(DATASET ENTRIES)
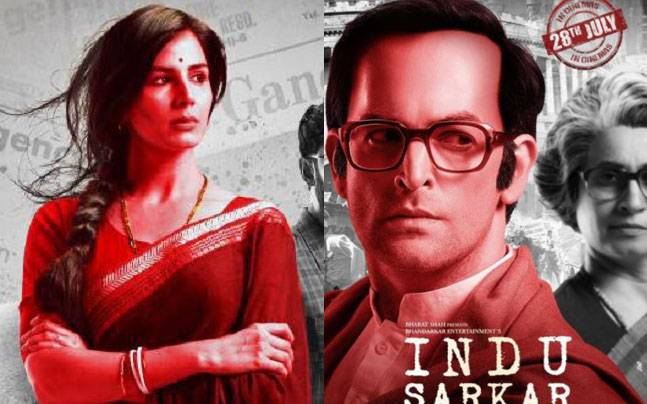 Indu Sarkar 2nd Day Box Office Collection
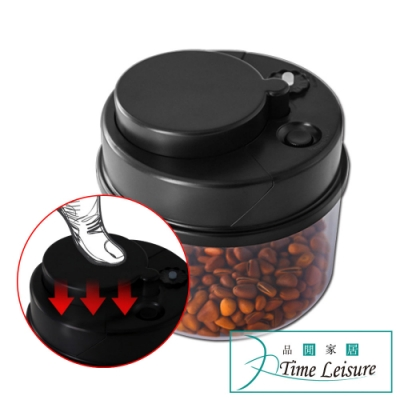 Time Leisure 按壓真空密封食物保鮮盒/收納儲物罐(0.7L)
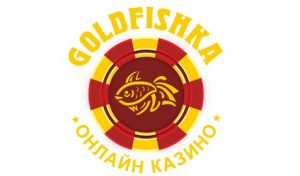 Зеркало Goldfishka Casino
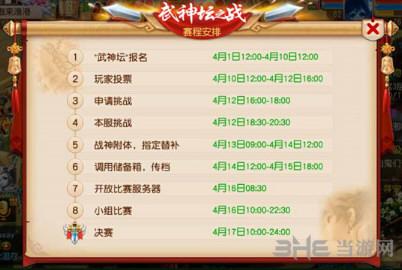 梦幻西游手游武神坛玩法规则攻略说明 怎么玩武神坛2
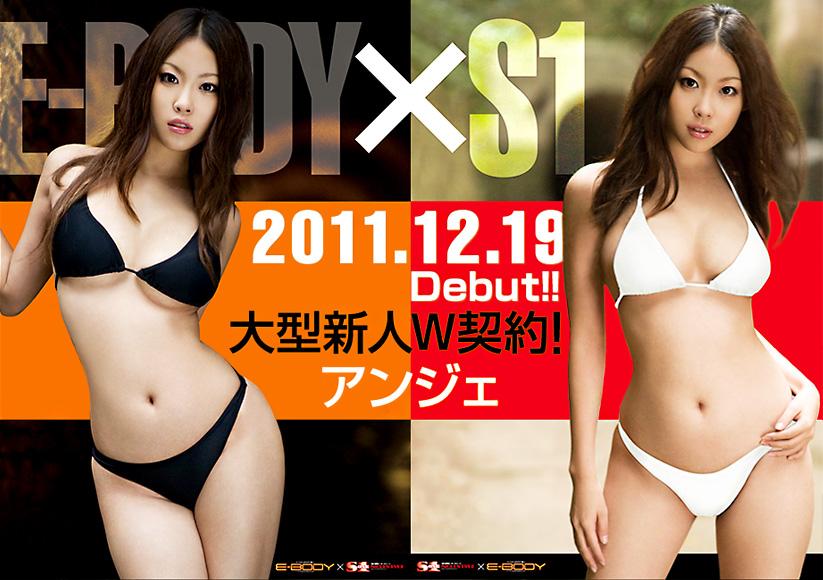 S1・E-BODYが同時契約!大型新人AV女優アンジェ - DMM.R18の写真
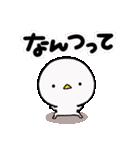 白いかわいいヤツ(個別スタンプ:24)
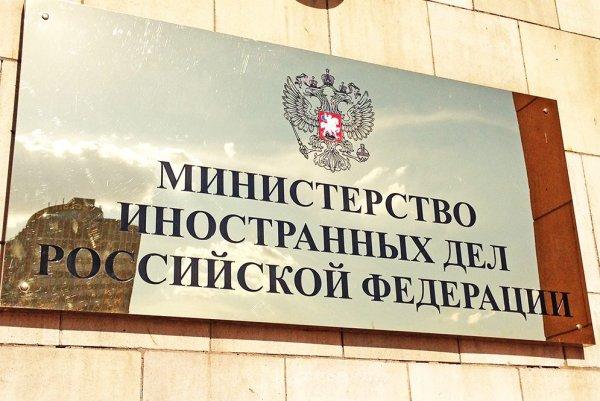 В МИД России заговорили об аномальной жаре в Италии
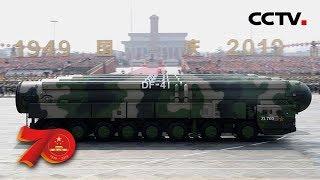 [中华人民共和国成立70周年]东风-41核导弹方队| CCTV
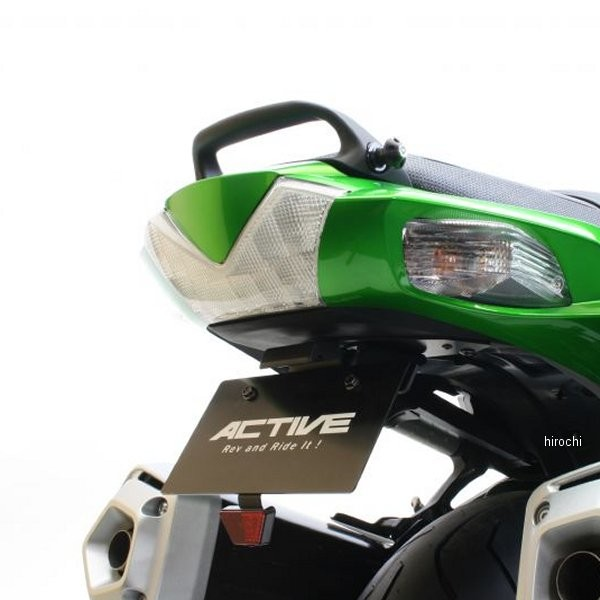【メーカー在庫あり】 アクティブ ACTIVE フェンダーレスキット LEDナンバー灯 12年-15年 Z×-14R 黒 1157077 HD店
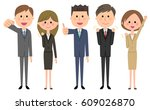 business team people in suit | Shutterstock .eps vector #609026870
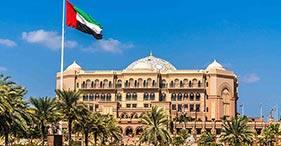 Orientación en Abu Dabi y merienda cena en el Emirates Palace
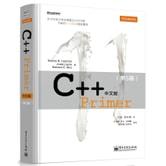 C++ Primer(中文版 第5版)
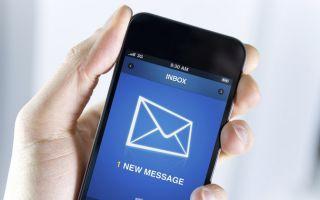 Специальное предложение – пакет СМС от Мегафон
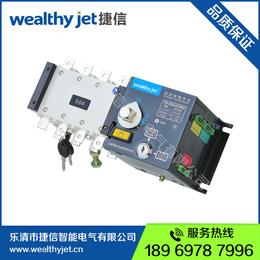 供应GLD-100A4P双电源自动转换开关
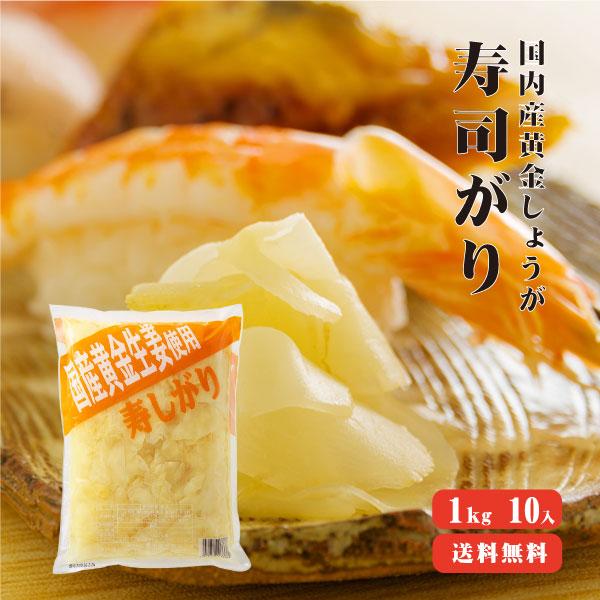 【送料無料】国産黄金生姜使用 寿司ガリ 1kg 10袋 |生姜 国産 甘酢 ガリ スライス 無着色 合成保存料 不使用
(End DATASET ENTRIES)
(DATASET ENTRIES)
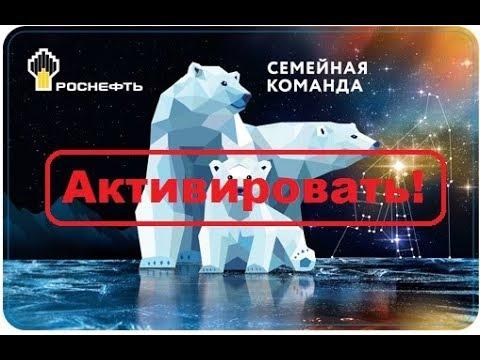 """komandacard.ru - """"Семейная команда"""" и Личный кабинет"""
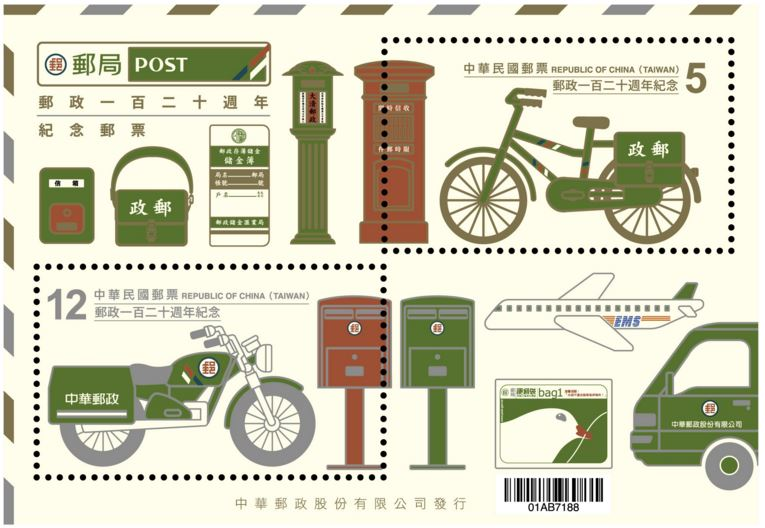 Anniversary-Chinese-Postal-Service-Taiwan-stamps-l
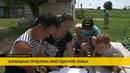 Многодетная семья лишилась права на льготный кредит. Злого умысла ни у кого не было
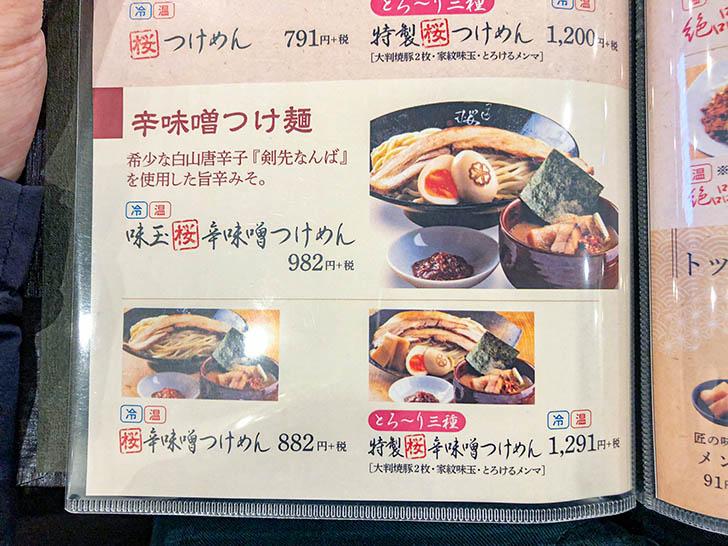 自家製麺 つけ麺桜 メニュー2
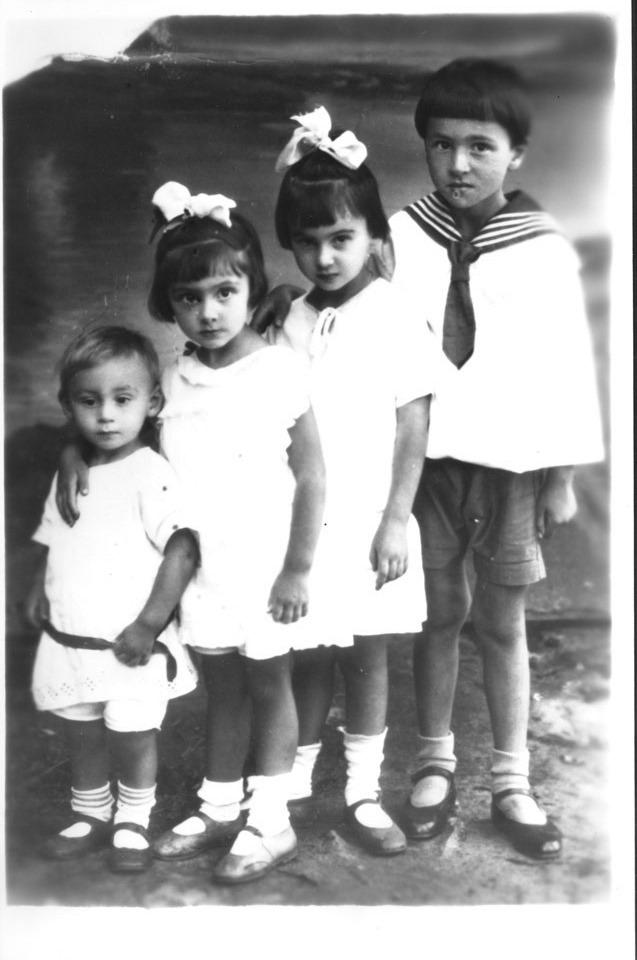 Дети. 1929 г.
(End DATASET ENTRIES)
WHAT TO WORK ON. From the records above, quote word for word only the lines beginning at the line that has "梦幻西游手游武神坛玩法规则攻略说明 怎么玩武神坛2" and stopping after the line that has "無着色 合成保存料 不使用". Omit the pictures.

RESPONSE FOR THIS EXERCISE.
 梦幻西游手游武神坛玩法规则攻略说明 怎么玩武神坛2
 S1・E-BODYが同時契約!大型新人AV女優アンジェ - DMM.R18の写真
 白いかわいいヤツ(個別スタンプ:24)
 В МИД России заговорили об аномальной жаре в Италии
 [中华人民共和国成立70周年]东风-41核导弹方队| CCTV
【メーカー在庫あり】 アクティブ ACTIVE フェンダーレスキット LEDナンバー灯 12年-15年 Z×-14R 黒 1157077 HD店
 business team people in suit | Shutterstock .eps vector #609026870
 Orientación en Abu Dabi y merienda cena en el Emirates Palace
 C++ Primer(中文版 第5版)
 Специальное предложение – пакет СМС от Мегафон
 供应GLD-100A4P双电源自动转换开关
 【送料無料】国産黄金生姜使用 寿司ガリ 1kg 10袋 |生姜 国産 甘酢 ガリ スライス 無着色 合成保存料 不使用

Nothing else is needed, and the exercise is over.